__Exercise brief__:
Answer from the Lincoln passage below:
(a) Whose website is quoted calling Lincoln "the greatest American president"?
(b) How many bodies does Bowling say can be laid at Lincoln's feet?
(c) Which two people are named as having the throw weight the Lincoln-o-phobes lack?

__Quoted passage__:
────────────────────
Patriots

by digby

Yesterday, today and tomorrow:

Where Lincoln is concerned, no such schism exists. He is "considered by both historians and ordinary Americans to have been the greatest American president," says the taxpayer-supported website of the Lincoln Bicentennial Commission. Oh, really? Tell that to Bragdon Bowling, commander of the Army of Northern Virginia of the Sons of Confederate Veterans. He won't be lighting any candles for Abraham Lincoln on Feb. 12.

"Lincoln is responsible for the devastation of the founding principles of our country, and you can lay 600,000 bodies at his feet, the casualties of a totally unnecessary war," Bowling told me. As for the bicentennial, "It's just a continuation of the Lincoln myth-making paid for with public dollars."

Bowling sounds like an outlier crank, but south of the Mason-Dixon line his views aren't particularly radical. His anti-Lincoln line springs partly from popular culture, and partly from academic scholarship. In the marketplace of ideas the Lincoln-o-phobes lack the throw weight of, say, David Herbert Donald (of Lincoln, Mass.) or Doris Kearns Goodwin. But they are there, for those who want to hear them.
────────────────────
__Record excerpts__:
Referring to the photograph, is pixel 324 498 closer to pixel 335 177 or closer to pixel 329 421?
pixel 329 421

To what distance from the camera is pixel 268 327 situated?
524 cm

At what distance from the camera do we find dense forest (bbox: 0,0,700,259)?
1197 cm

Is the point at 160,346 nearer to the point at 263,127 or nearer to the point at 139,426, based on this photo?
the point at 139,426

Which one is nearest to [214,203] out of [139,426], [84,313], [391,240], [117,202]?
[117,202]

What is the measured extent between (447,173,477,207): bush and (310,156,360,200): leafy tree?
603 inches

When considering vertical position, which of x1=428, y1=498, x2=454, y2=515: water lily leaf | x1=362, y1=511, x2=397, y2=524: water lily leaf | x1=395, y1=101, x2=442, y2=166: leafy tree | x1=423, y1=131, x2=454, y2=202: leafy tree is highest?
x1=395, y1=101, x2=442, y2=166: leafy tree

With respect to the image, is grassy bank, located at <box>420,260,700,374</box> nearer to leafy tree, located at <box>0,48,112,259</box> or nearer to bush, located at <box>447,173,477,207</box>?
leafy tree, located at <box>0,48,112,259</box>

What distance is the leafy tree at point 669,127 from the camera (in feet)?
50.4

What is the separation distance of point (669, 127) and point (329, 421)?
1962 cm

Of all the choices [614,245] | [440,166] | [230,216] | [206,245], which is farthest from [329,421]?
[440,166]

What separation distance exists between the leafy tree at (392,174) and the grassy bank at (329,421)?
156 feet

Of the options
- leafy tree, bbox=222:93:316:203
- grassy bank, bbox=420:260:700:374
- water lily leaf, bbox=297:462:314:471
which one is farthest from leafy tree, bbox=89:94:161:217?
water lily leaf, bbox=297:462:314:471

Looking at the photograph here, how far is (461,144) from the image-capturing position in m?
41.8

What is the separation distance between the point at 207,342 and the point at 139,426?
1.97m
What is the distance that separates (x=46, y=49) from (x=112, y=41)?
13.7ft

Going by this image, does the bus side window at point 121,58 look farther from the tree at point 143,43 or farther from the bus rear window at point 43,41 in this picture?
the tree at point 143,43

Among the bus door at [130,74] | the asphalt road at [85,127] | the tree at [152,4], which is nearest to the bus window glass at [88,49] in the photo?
────────────────────
__Solution to this exercise__:
(a) The Lincoln Bicentennial Commission
(b) 600,000
(c) David Herbert Donald and Doris Kearns Goodwin